Campeão de ações de improbidade entre os senadores, Nelsinho Trad (PSD-MS) disse que seu sucessor na prefeitura de Campo Grande, a qual governou de 2005 a 2013, está por trás da coleção de processos — atualmente 17 — que o parlamentar responde na Justiça.
— Meu sucessor foi um adversário político que se pautou apenas e tão somente em abrir procedimentos investigatórios contra os atos da gestão que representei — afirmou.
Segundo ele, foram mais de duas centenas de processos:
— E a grande maioria não evoluiu. Restaram esses que tratam de placas indicativas de inaugurações de obras, alimentos para merenda, operações logísticas de tapa-buraco, tratamento de resíduos sólidos a plano de saneamento básico, além de esgotamento sanitário e promoções de servidores efetivos.
O senador defendeu as mudanças na Lei de Improbidade para retirar a responsabilização em razão de culpa do administrador.
— Acredito que deva ser evidenciada a intenção dolosa do gestor.
E concluiu:
— A responsabilização pura e simples do agente político - que habitualmente tem sob sua coordenação dezenas de unidades administrativas e milhares de funcionários públicos sob sua direção - não parece ser justa.
Colega de partido de Trad, o senador Vanderlan Cardoso (PSD-GO) afirmou que a ação de improbidade "se banalizou".
— Muitas vezes não tem dolo, não teve prejuízo ao erário, mas você tem que ficar respondendo por isso — afirmou.
Cardoso é réu em ação que apura irregularidades no convênio com escolinhas esportivas de R$ 250 mil em Goiás.
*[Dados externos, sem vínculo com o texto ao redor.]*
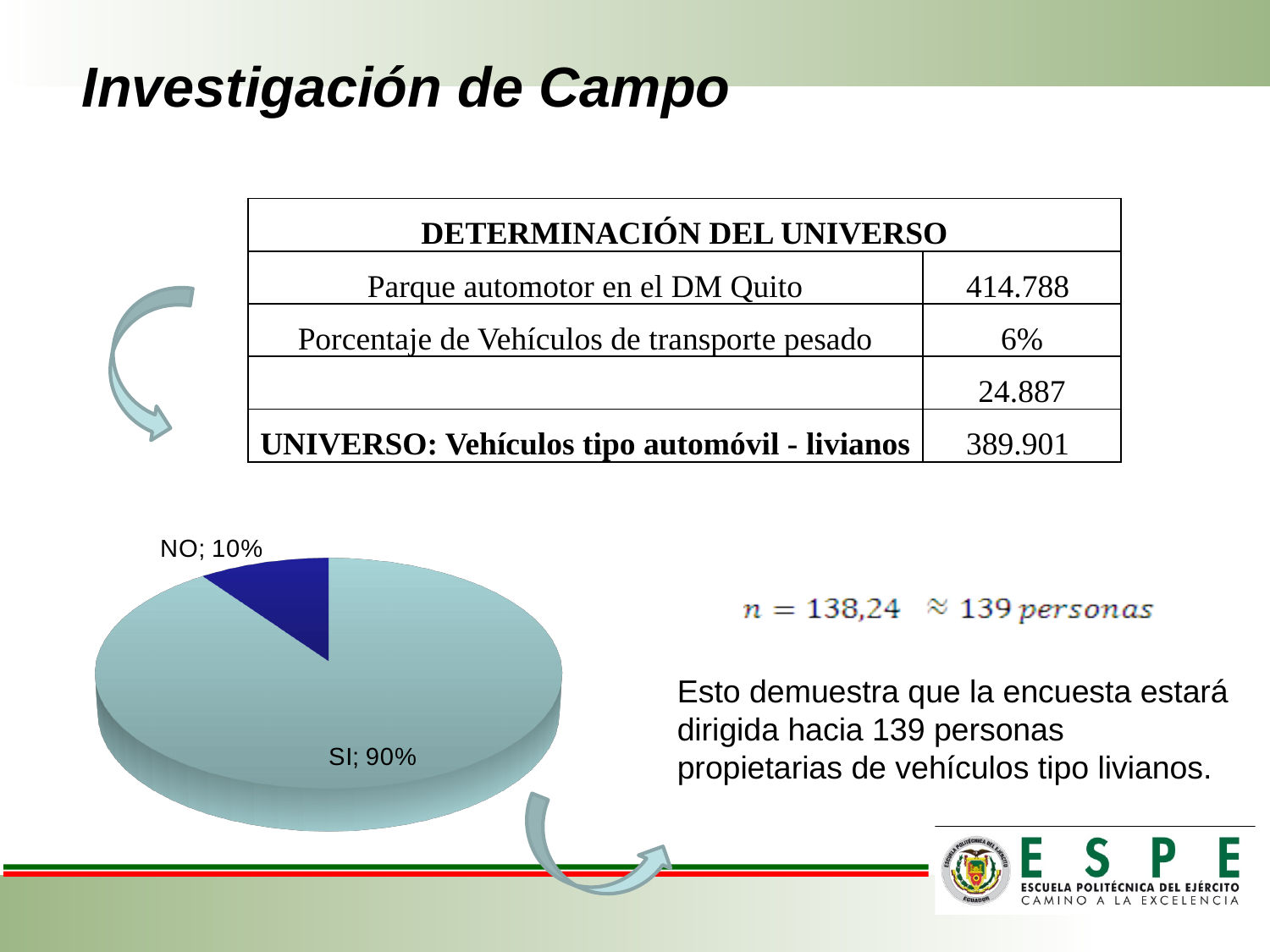
What share of the pie does the SI slice represent? 90% What is the difference in percentage points between the SI and NO slices? 80 percentage points What colour is the SI slice of the pie chart? light blue Which slice of the pie chart is the largest? SI What share of the pie does the NO slice represent? 10% How many slices does the pie chart have? 2 Which slice of the pie chart is the smallest? NO What kind of chart is shown on the slide? pie chart What colour is the NO slice of the pie chart? dark blue Which is larger, the SI slice or the NO slice? SI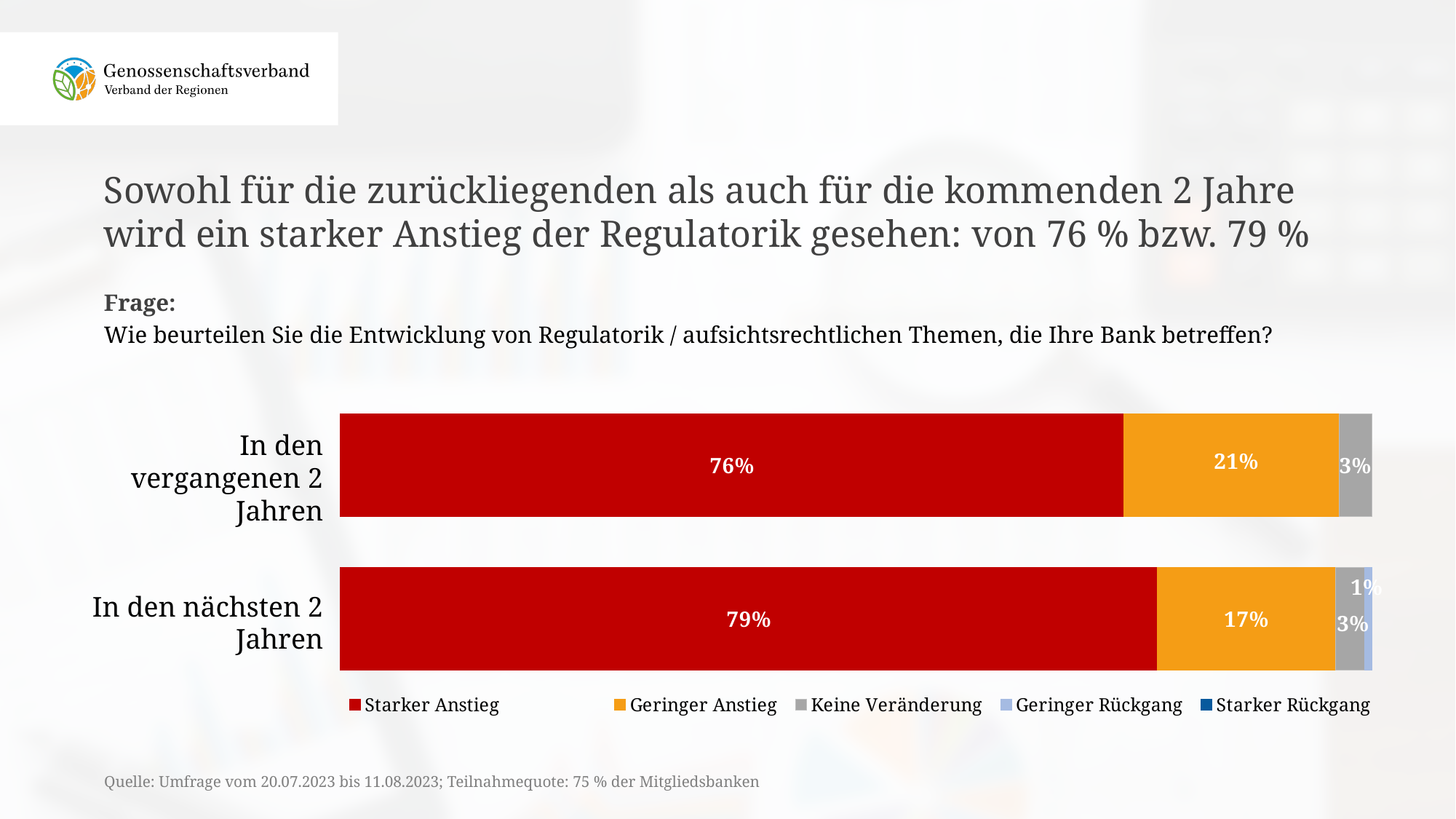
What is the value for "Keine Veränderung" in the "In den nächsten 2 Jahren" bar? 3% What share of respondents chose "Starker Anstieg" for "In den nächsten 2 Jahren"? 79% What is the difference between the "Geringer Anstieg" values for "In den vergangenen 2 Jahren" and "In den nächsten 2 Jahren"? 4% What share of respondents chose "Starker Anstieg" for "In den vergangenen 2 Jahren"? 76% What kind of chart is shown on the slide? Stacked bar chart What is the value for "Geringer Anstieg" in the "In den vergangenen 2 Jahren" bar? 21% Which category has the higher value for "Starker Anstieg": "In den vergangenen 2 Jahren" or "In den nächsten 2 Jahren"? In den nächsten 2 Jahren What is the value for "Geringer Anstieg" in the "In den nächsten 2 Jahren" bar? 17% How many categories (bars) are shown in the chart? 2 What is the value for "Geringer Rückgang" in the "In den nächsten 2 Jahren" bar? 1% What is the difference between the "Starker Anstieg" values for "In den nächsten 2 Jahren" and "In den vergangenen 2 Jahren"? 3% How many series does the legend list? 5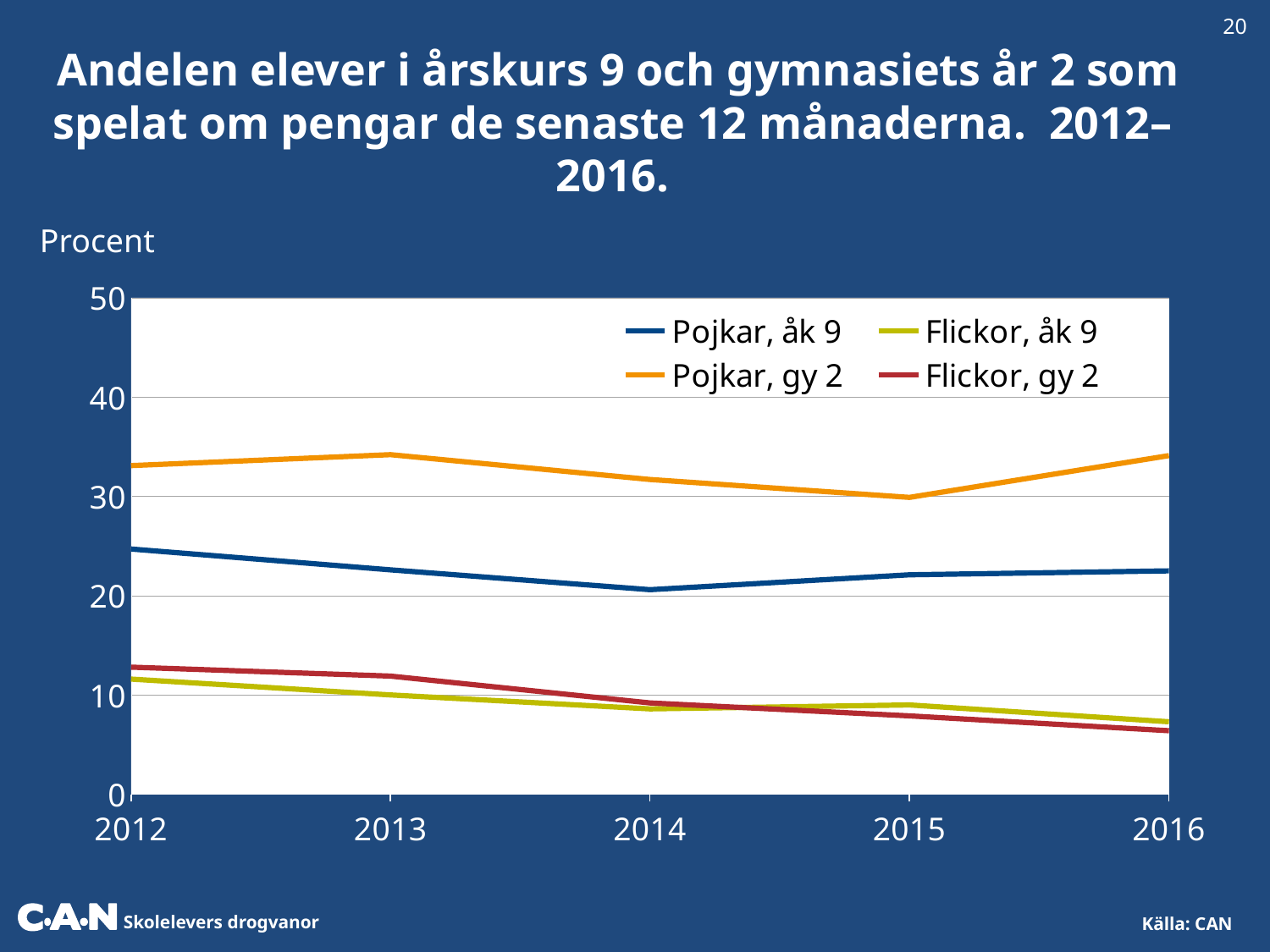
What unit is shown on the y axis label? Procent Is the value for Flickor, gy 2 in 2016 greater or less than 10? less Is the value for Pojkar, gy 2 in 2013 greater or less than 30? greater Is the value for Pojkar, åk 9 in 2014 greater or less than 30? less Which is larger in 2012: Flickor, gy 2 or Flickor, åk 9? Flickor, gy 2 How many years are shown on the x axis? 5 Which series has the lowest value in 2016? Flickor, gy 2 Which series has the highest values across all years? Pojkar, gy 2 How many series does the legend list? 4 What colour is the line for Pojkar, gy 2? orange What kind of chart is shown on the slide? line chart Does the Flickor, gy 2 line rise or fall from 2012 to 2016? fall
Ele afirma que o convênio foi regular e teve aval do Tribunal de Contas.
Já o senador Fernando Bezerra Coelho (MDB-PE) responde processos por atos enquanto prefeito de Petrolina, em razão da execução de obras de saneamento.
— Não havia elemento sequer para abrir uma ação criminal, imagina uma ação civil de improbidade — disse.
O senador afirma que ainda não formou juízo sobre as mudanças na Lei de Improbidade.